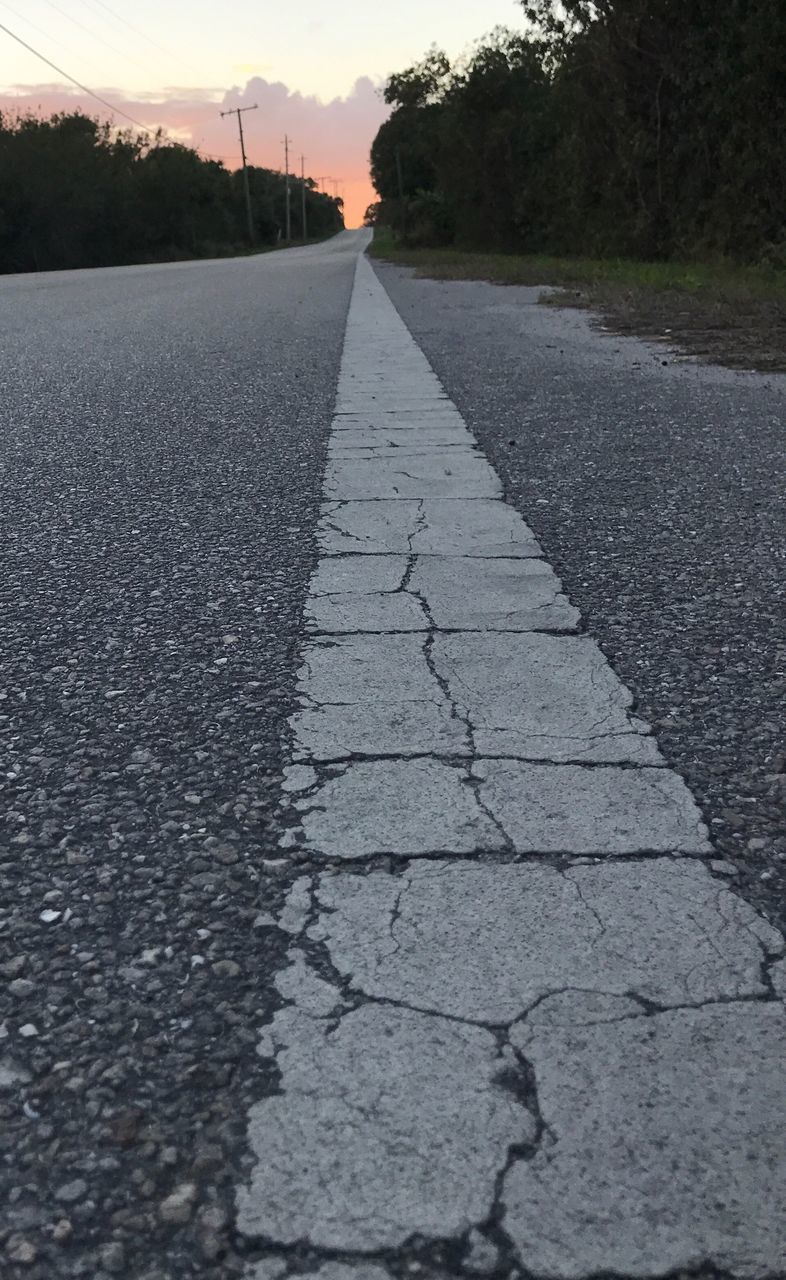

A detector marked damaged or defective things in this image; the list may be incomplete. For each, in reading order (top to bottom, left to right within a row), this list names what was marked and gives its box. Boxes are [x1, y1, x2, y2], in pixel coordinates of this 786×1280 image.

cracked pavement [238, 244, 786, 1274]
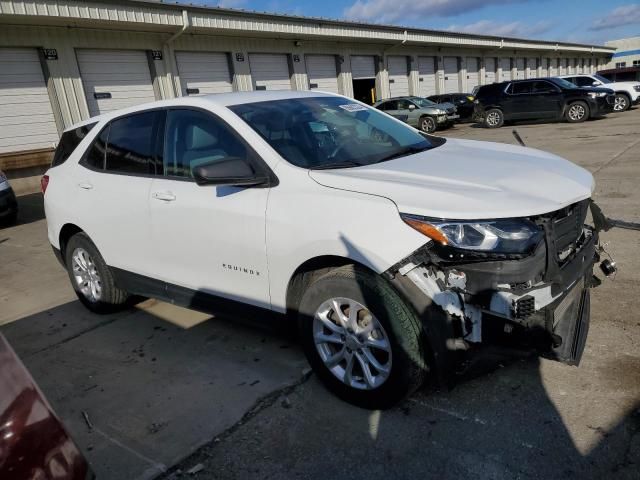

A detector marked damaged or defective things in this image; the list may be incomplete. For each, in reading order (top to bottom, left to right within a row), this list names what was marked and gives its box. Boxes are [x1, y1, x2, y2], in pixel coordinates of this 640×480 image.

damaged hood [310, 137, 596, 219]
exposed headlight assembly [402, 215, 544, 255]
front-end collision damage [382, 199, 608, 376]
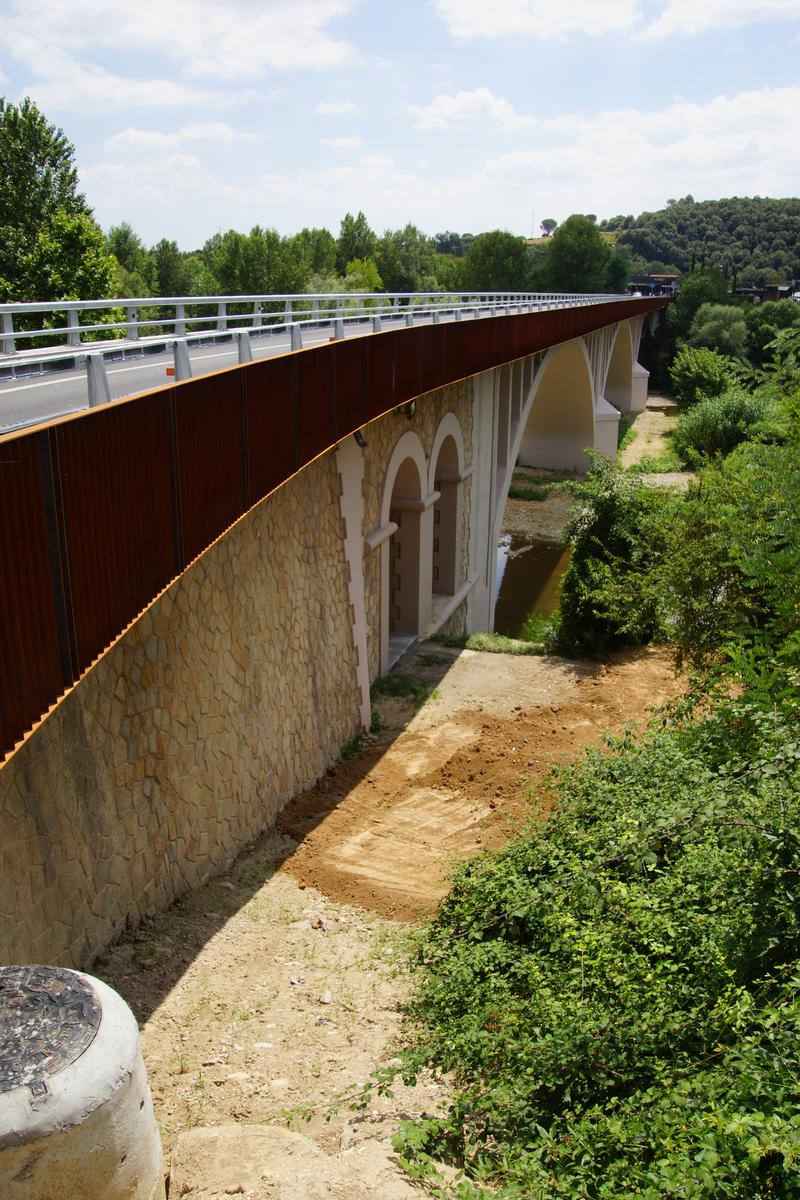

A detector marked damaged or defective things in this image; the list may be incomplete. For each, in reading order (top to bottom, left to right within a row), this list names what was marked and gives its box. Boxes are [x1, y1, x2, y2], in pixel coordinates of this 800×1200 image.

rusty corten steel railing [1, 294, 671, 753]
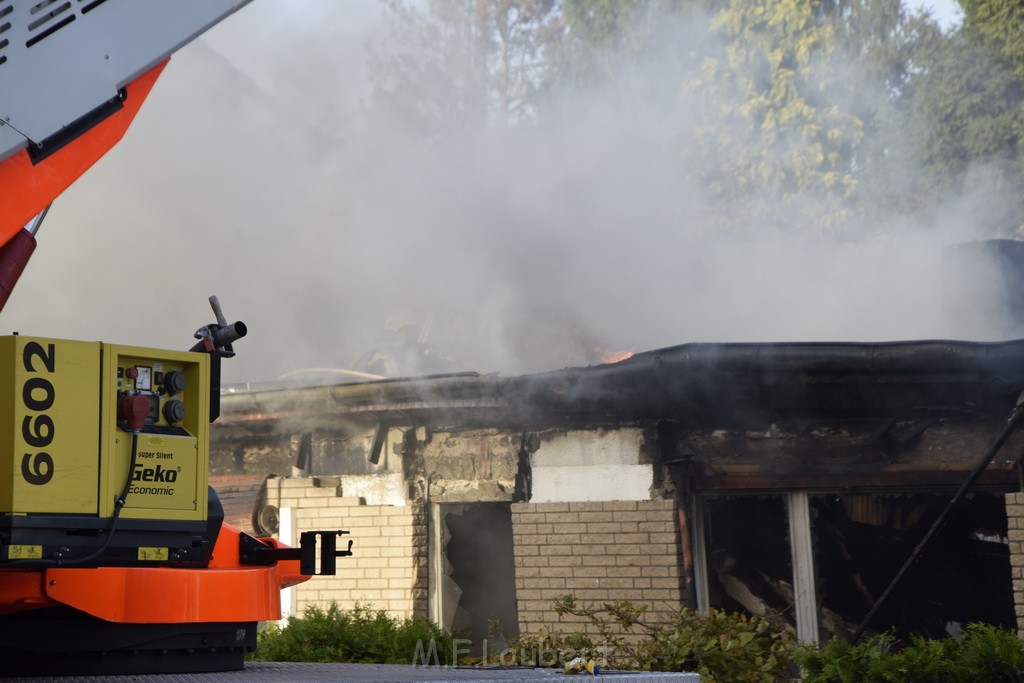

****************************************

Your objective -> Please output all of the entries exactly as they appear, with no pictures.

Task solution ->
A detector marked damaged or defective things in this image; the list may be incomplete. For each, in reading order (top to bottom, left to right within a row), this list names what was marked and gives its box. Boxes are [x1, y1, x2, y2], in pixel coordinates of this 786×1280 image.

cracked pavement [238, 244, 786, 1274]

A detector marked damaged or defective things in this image; the list may be incomplete. For each, in reading order (top to bottom, left to right within a row), this list names what was marked and gives its box. Boxes are [x1, y1, x2, y2], in pixel coordinates of this 640×480 image.

damaged hood [310, 137, 596, 219]
exposed headlight assembly [402, 215, 544, 255]
front-end collision damage [382, 199, 608, 376]

A detector marked damaged or defective things in this image; the list may be incomplete. For each, in reading order (top to bottom, left to right within a row), this list names what was marked and gives its box. Boxes are [x1, y1, x2, y2], in pixel coordinates of this 800×1200 image.

rusty corten steel railing [1, 294, 671, 753]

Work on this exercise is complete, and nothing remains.